Showcasing the Best of Welsh Business

DEFAULT GROUP

Smart Isn’t Just About the City

SHARE
,

Written by:

Graeme Scott, Director | UK Sector Lead, Intelligence at IBI Group

Graeme is a Director of IBI and leads the firm’s Intelligence Sector in UK & Ireland, with responsibility for the strategy, growth and development of IBI’s business in the region.

He has more than 25 years’ experience in the intelligent transport systems and smart cities areas, providing strategic advice and management to public and private sector organisations in the use of technology to support transport network and city operations.  Project experience ranges from research and feasibility, planning and design through to implementation and operation.

Graeme also plays a lead role in industry bodies, being a Director of ITS (UK), the Chair of MaaS Scotland and a Board Member of Technology Scotland.

Smart and the smart city are terms that have become commonplace in recent years.  Understanding what they mean exactly, however, is something that needs more consideration.

Effective delivery of smart means becoming smarter in general.  Being ‘smart about smart’ underlines that it’s a concept and not just a product or bunch of technologies.  Taking stock of that now is useful, in that we’re about to face an information deluge.

Consider, for example, the areas of communications and data – the ongoing rollout of new networks such as 5G, the relentless increase in connected devices, and growth in the Internet of Things ecosystem will give us connectivity and sensory capabilities as never before, to the extent that, where only a few years ago engineers would chase and somehow look to capture every scrap of data that they could, we can soon almost afford to be wasteful. We’ll certainly have to become much more discerning. The danger then is of wasted opportunity.  Putting in place the right framework to harness and utilise data can be transformational to the user experience, to service delivery and the creation of new opportunities.

This emphasises that it’s not simply about introducing technology for the sake of it, but recognising where it can and will make a difference, coupled with the adoption of smart thinking and principles to support the delivery of a wide range of objectives and targets.

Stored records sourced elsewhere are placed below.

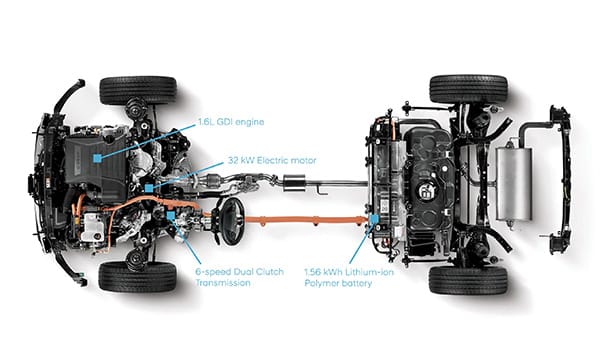 1.6L GDI engine

32 kW Electric motor

6-speed Dual Clutch Transmission

1.56 kWh Lithium-ion Polymer battery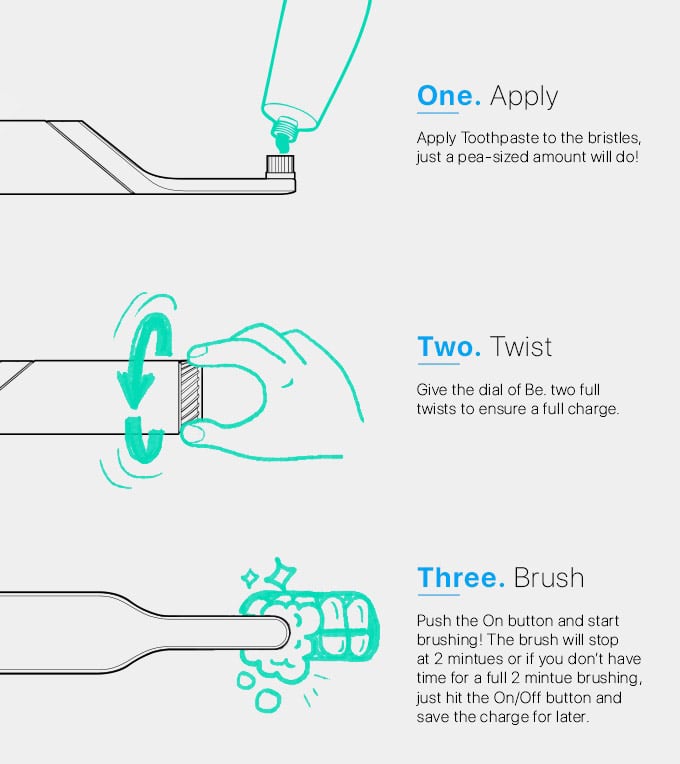 One. Apply

Apply Toothpaste to the bristles, just a pea-sized amount will do!

Two. Twist

Give the dial of Be. two full twists to ensure a full charge.

Three. Brush

Push the On button and start brushing! The brush will stop at 2 mintues or if you don't have time for a full 2 mintue brushing, just hit the On/Off button and save the charge for later.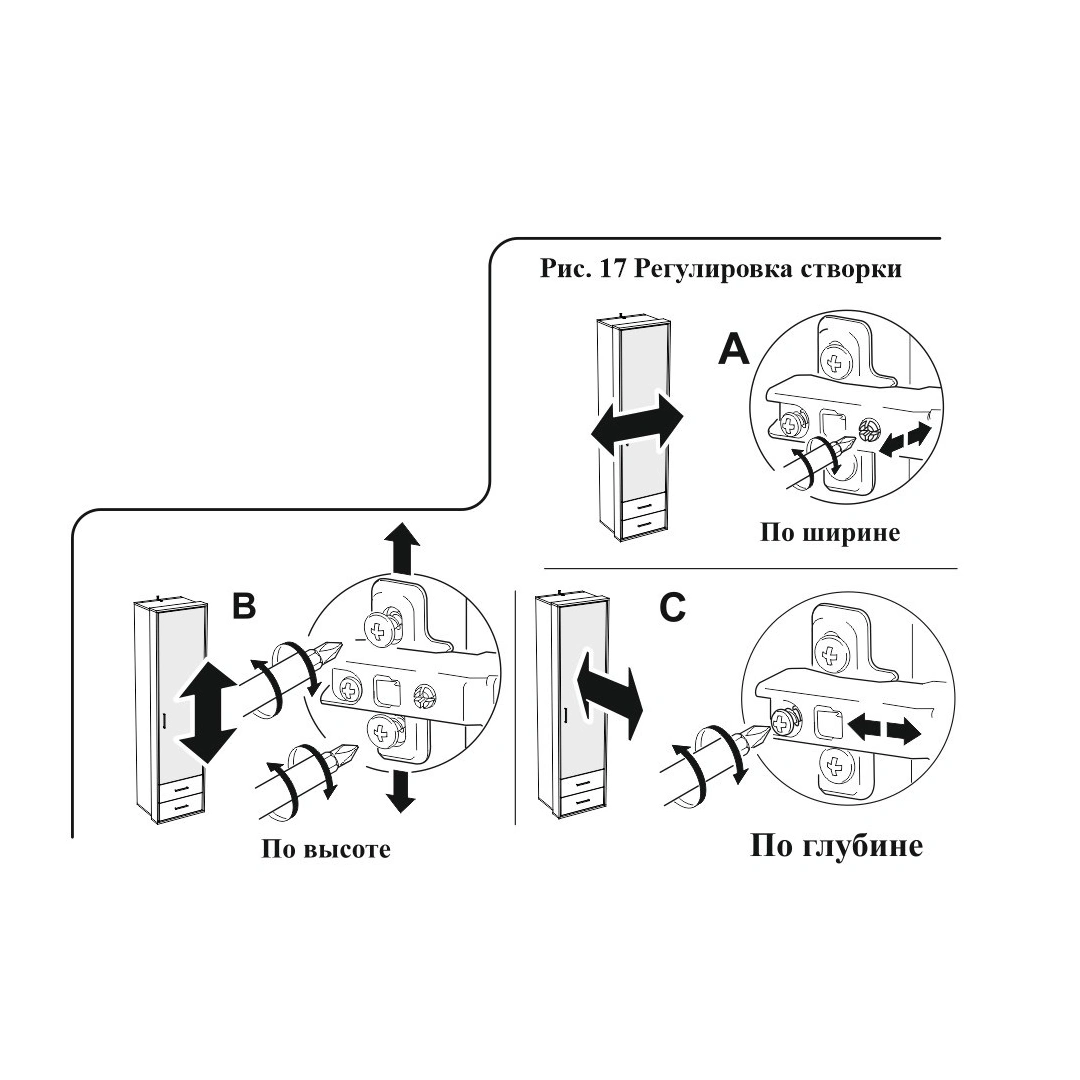 Рис. 17 Регулировка створки

A

По ширине

B

По высоте

C

По глубине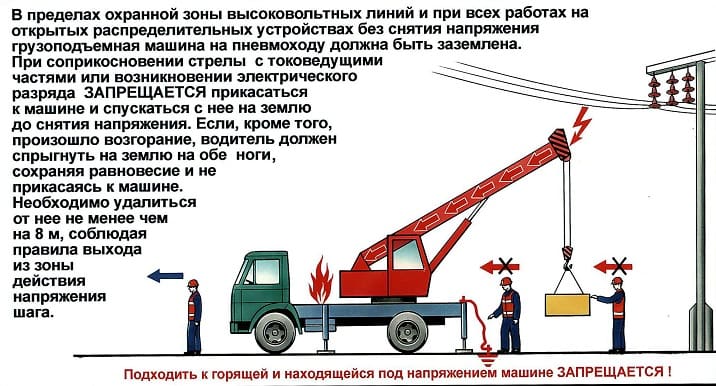 В пределах охранной зоны высоковольтных линий и при всех работах на открытых распределительных устройствах без снятия напряжения грузоподъемная машина на пневмоходу должна быть заземлена.

При соприкосновении стрелы с токоведущими частями или возникновении электрического разряда ЗАПРЕЩАЕТСЯ прикасаться к машине и спускаться с нее на землю до снятия напряжения. Если, кроме того, произошло возгорание, водитель должен спрыгнуть на землю на обе ноги, сохраняя равновесие и не прикасаясь к машине. Необходимо удалиться от нее не менее чем на 8 м, соблюдая правила выхода из зоны действия напряжения шага.

Подходить к горящей и находящейся под напряжением машине ЗАПРЕЩАЕТСЯ !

This summer has seen the publication of high profile reports which highlight the scale of the task ahead, such as the IPCC report and its “code red for humanity” and the UK Government’s Climate Change Committee’s Third UK Climate Change Risk Assessment Report, and in particular the lack of progress being made on adaptation.  This increasing awareness of the need for urgent and immediate change will be a focal point at the United Nations’ COP26 Climate Change conference to be held in Glasgow later this year.  In my view, adopting a smart mindset can play a significant part in achieving the necessary changes.

None of this is linear or simple: at the same time as decarbonising and adapting infrastructure, there is pressure to maintain and improve standards of living.

In some respects, we already have a template. Pandemic lockdown has dramatically upped the pace of societal change.

At the beginning of 2020, we at IBI Group wrote about what the proposed Garden Towns and Villages would deliver in terms of connectivity, and their ability to remove over-reliance on moving people and goods to maintain quality of life. Following lockdown in March, those same years-into-the-future changes were delivered in just days and weeks. By some estimates, the pandemic has caused societal change that would have otherwise taken up to three decades.

The take-away point is that pandemic and lockdown happened at a time when technology was capable of being an enabler. This is both unique in our history and incredibly fortunate, but we can’t exist forever as we have over the last 18 months. Nor should we; what lockdown has proven is people’s susceptibility to, and acceptance of, necessary change.

Mention of Garden Towns and Villages is no accident. Smart — properly conceived and implemented smart — must permeate and benefit all of society, not just those in large cities. An interesting dynamic, as we emerge from lockdown, is urban flight.  We’re a post-industrial economy and many people are realising that work and home need not be geographically tied. We run a risk of reversing decarbonisation as populations become more spread.

And to that, this reinforces that smart isn’t just about the city.  The smart concept applies just as much in the rural context as it does the urban.  Considering Wales, the rural population is already above the UK average, and the potential for smart in that environment is equally significant.  This mirrors our approach in IBI Group – that the smart concept and the integration of technology and design permeates everything we do, whatever the context.